TEXT UNDER STUDY Block Start

Anomaly Detection Pipeline
Purpose
A complete anomaly detection system combining unsupervised learning (Isolation Forest, GMM), dimensionality reduction, and systematic evaluation. Applies to fraud detection, infrastructure monitoring, data quality, and industrial defect detection.
Examples
- Isolation Forest on tabular sensor / transaction data
- PCA for high-dimensional data compression before detection
- GMM density-based anomaly scoring
- Evaluation in the absence of ground-truth labels
Architecture
┌────────────────────────────┐
│ Raw Feature Matrix │ Tabular, potentially high-dim
└──────────────┬─────────────┘
│
┌────────▼────────┐
│ EDA + Cleaning │ Missingness, outlier profiling
└────────┬────────┘
│
┌────────▼────────┐
│ Preprocessing │ StandardScaler, PCA (optional)
└────────┬────────┘
│
┌──────────┴──────────┐
│ │
┌───▼───────────┐ ┌──────▼──────────┐
│ Isolation │ │ GMM Density │
│ Forest │ │ Scoring │
└───┬───────────┘ └──────┬──────────┘
│ │
└──────────┬──────────┘
│
┌────────▼────────┐
│ Score Ensemble │ Rank / threshold
└────────┬────────┘
│
┌────────▼────────┐
│ Evaluation │ Precision@k, PR-AUC if labels exist
│ + Alerts │
└─────────────────┘
Step-by-Step Implementation
1. EDA and Preprocessing
import numpy as np
import pandas as pd
from sklearn.preprocessing import StandardScaler
from sklearn.decomposition import PCA
df = pd.read_csv("transactions.csv")
# Quick profiling
print(df.describe())
print(f"Missing: {df.isnull().mean().sort_values(ascending=False).head()}")
# Scale
scaler = StandardScaler()
X = scaler.fit_transform(df.select_dtypes(include="number"))
# Optional: PCA to 95% variance for high-dimensional data
pca = PCA(n_components=0.95, random_state=42)
X_pca = pca.fit_transform(X)
print(f"PCA reduced to {X_pca.shape[1]} components")2. Isolation Forest
from sklearn.ensemble import IsolationForest
iso = IsolationForest(
n_estimators=200,
contamination=0.05, # set based on expected anomaly rate
max_samples="auto",
random_state=42,
n_jobs=-1
)
iso.fit(X_pca)

TEXT UNDER STUDY Block End

Write out the stretch of the anomaly detection text from "# Optional: PCA" through "iso.fit(X_pca)" again, switching "X_pca" to "X_reduced" wherever it occurs.

GIVEN INFORMATION Block Start

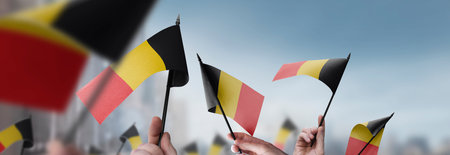 Belgium flags in their hands on a blurred urban backgroundの写真素材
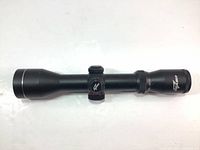 Front side view of the Excalibur branded crossbow scope showing the lens and adjustment turret.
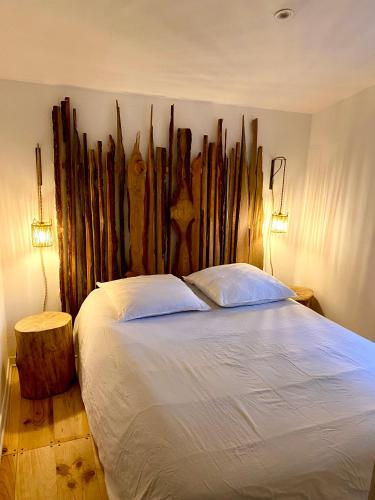 une chambre avec un lit avec une grande tête de lit en bois dans l'établissement La balinaise, à Évenos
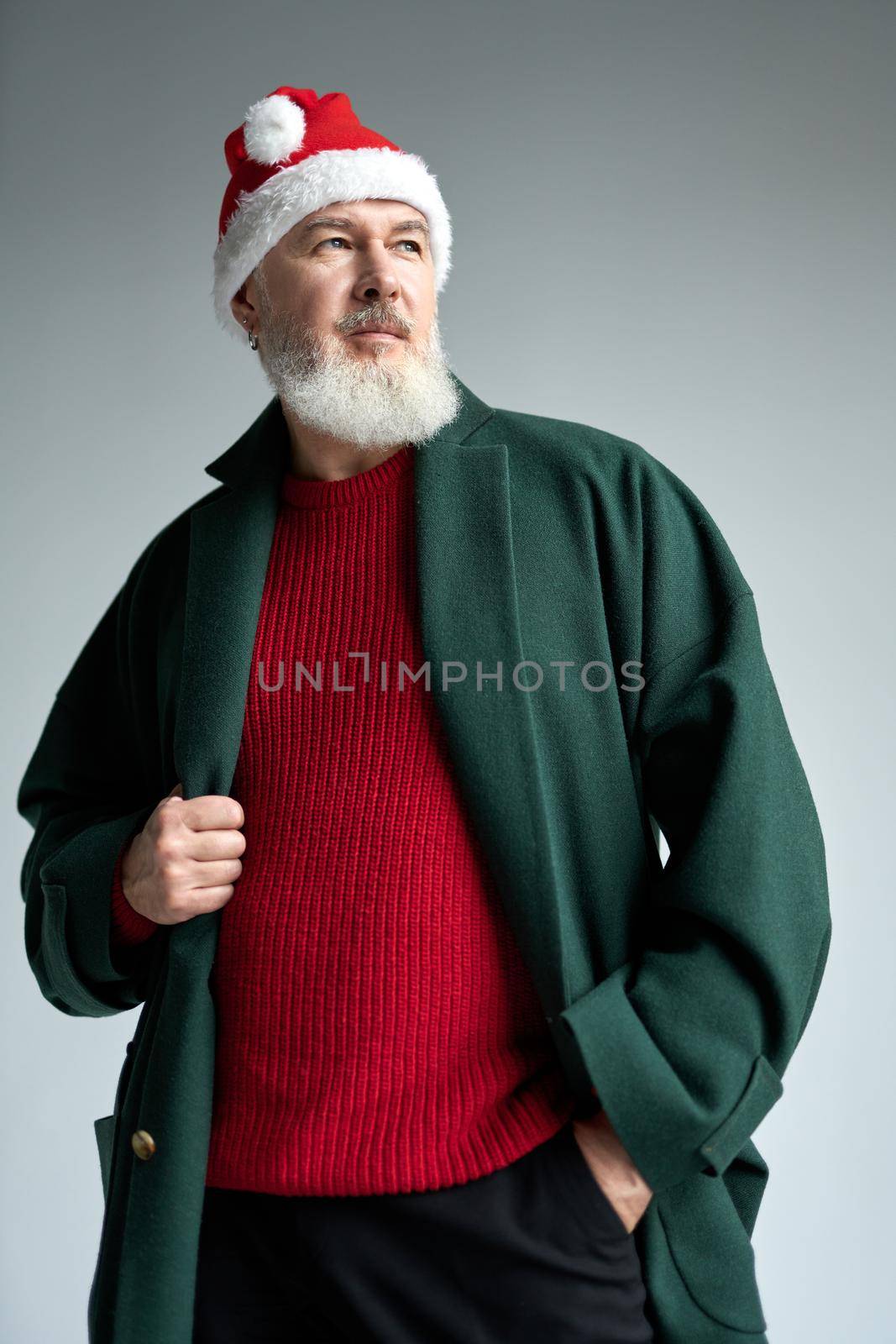Cool middle aged man with Christmas hat wearing stylish outfit looking away, adjusting his coat while posing isolated over light gray background by friendsstock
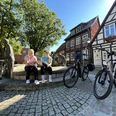 Zwei Frauen sitzen auf einer Mauer vor dem Spargelbrunnen in Nienburg, umgeben von Fachwerkhäusern.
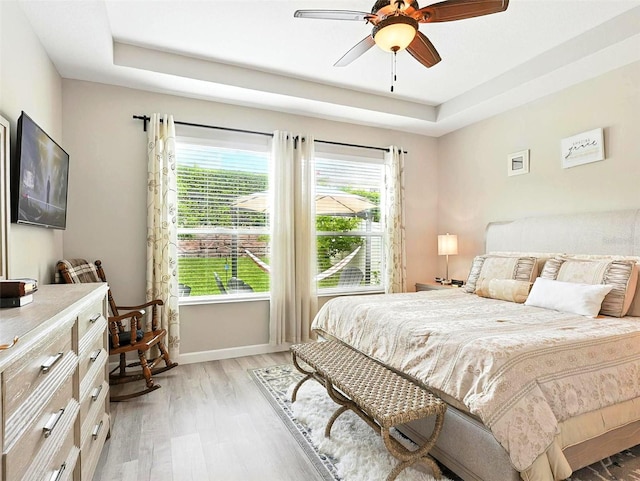 1456 Sourwood Dr, Ocoee, FL 34761 - bedroom with a raised ceiling, light wood-style flooring, and ceiling fan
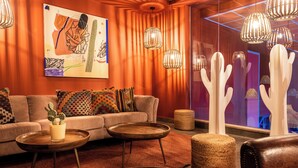 A modern living room with a sofa, two side tables, a cactus, and a large abstract painting on the wall. - U Splash Resort Hotel Eilat (Hevel Eilot)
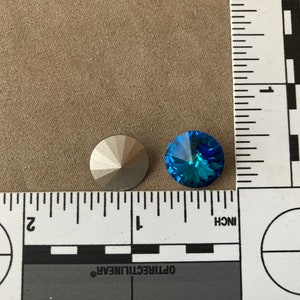 Peut inclure: Deux strass ronds et facet&eacute;s. L'un est argent&eacute; et l'autre est bleu vif. Les strass sont &agrave; c&ocirc;t&eacute; d'une r&egrave;gle avec des marques en pouces.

GIVEN INFORMATION Block End

» PROBLEM SOLUTION
# Optional: PCA to 95% variance for high-dimensional data
pca = PCA(n_components=0.95, random_state=42)
X_reduced = pca.fit_transform(X)
print(f"PCA reduced to {X_reduced.shape[1]} components")2. Isolation Forest
from sklearn.ensemble import IsolationForest
iso = IsolationForest(
n_estimators=200,
contamination=0.05, # set based on expected anomaly rate
max_samples="auto",
random_state=42,
n_jobs=-1
)
iso.fit(X_reduced)